How to Use to Answer Analytical Problems

The following answer to an analytical problem using histograms is based on the work by Rajasekharan, Kermani, and Markovic (2018).

Question: What is the frequency distribution of the number (population) of new immigrants from the various countries to Canada in 2013?

df_can[2013].plot(kind=’hist’, figsize=(8, 5))

plt.title(‘Histogram of Immigration from 195 Countries in 2013’) # add a title to the histogram plt.ylabel(‘Number of Countries’) # add y-label plt.xlabel(‘Number of Immigrants’) # add x-label

plt.show()

This histogram is skewed right. Most countries that have migrated to Canada are providing between 0 and 5 thousand immigrants each. A few countries have provided between 10 and 15 thousand migrants, and a handful of countries have high migration rates of 30 to 35 thousand migrants.

Key Strengths and Weaknesses

Based on the work by Biehler (2005).

Strengths.

• Allow viewers to easily compare data. • Works well with large ranges of information. • Provides a more concrete form of consistency as intervals are always equal. • Great for dealing with large value ranges.

Weaknesses.

• It is extremely difficult and practically impossible to extract the exact amount of “input” in the histogram unless it is a frequency histogram. • Histograms are often considered inconvenient when comparing multiple categories.

You can view the files used for this blog by going to my Git repository.

References

Biehler, R. (2005, February). Strength and weaknesses in students’ project work in exploratory data analysis. In Proceedings of the Fourth Congress of the European Society for Research in Mathematics Education, Sant Feliu de Guíxols, Spain–17-21 February (pp. 580-590).

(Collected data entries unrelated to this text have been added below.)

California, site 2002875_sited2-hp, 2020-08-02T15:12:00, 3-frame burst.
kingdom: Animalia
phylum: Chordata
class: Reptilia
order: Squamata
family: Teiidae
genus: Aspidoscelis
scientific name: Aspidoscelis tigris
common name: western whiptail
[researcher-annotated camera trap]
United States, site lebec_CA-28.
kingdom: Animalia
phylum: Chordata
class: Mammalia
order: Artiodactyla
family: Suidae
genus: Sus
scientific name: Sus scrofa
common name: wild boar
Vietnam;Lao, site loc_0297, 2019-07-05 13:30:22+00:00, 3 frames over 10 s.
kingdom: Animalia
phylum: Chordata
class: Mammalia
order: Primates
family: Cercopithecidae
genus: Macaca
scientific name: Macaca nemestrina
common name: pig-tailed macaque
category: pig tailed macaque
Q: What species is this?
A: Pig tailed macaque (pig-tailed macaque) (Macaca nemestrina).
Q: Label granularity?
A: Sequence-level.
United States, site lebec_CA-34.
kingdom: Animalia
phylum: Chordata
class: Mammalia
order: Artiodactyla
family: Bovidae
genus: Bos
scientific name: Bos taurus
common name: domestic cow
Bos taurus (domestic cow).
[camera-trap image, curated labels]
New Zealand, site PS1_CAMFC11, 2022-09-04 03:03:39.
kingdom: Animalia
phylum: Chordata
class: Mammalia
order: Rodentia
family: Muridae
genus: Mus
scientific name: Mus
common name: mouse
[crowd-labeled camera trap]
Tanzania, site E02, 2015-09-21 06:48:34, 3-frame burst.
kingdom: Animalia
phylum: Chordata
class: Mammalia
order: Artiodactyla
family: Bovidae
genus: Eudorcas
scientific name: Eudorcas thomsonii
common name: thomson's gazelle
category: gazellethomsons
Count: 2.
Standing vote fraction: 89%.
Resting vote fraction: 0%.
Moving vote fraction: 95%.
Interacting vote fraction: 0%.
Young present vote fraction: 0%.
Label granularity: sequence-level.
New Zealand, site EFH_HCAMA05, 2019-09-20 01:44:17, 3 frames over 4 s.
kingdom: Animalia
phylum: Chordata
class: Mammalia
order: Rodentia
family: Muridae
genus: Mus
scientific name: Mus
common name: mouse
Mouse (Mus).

Kazarinoff, P. (2018, October 8). Plotting histograms with matplotlib and Python. Retrieved from https://pythonforundergradengineers.com/histogram-plots-with-matplotlib-and-python.html

Keim, D. A., Mansmann, F., & Thomas, J. (2010). Visual analytics: how much visualization and how much analytics?. ACM SIGKDD Explorations Newsletter, 11(2), 5-8.

Kraska, T. (2018). Northstar: An interactive data science system. Proceedings of the VLDB Endowment, 11(12), 2150-2164.

Pearson, K. (1894). Contributions to the mathematical theory of evolution. Philosophical Transactions of the Royal Society of London. A, 185, 71-110.

Rajasekharan, J., Kermani, E.M. & Markovic, S. (2018). Area plots, histograms, and bar plots. Retrieved from https://labs.cognitiveclass.ai/tools/jupyterlab/lab/tree/labs/DV0101EN/DV0101EN-2-2-1-Area-Plots-Histograms-and-Bar-Charts-py-v2.0.ipynb

Van der Walt, S., Schönberger, J. L., Nunez-Iglesias, J., Boulogne, F., Warner, J. D., Yager, N., … & Yu, T. (2014). scikit-image: image processing in Python. PeerJ, 2, e453.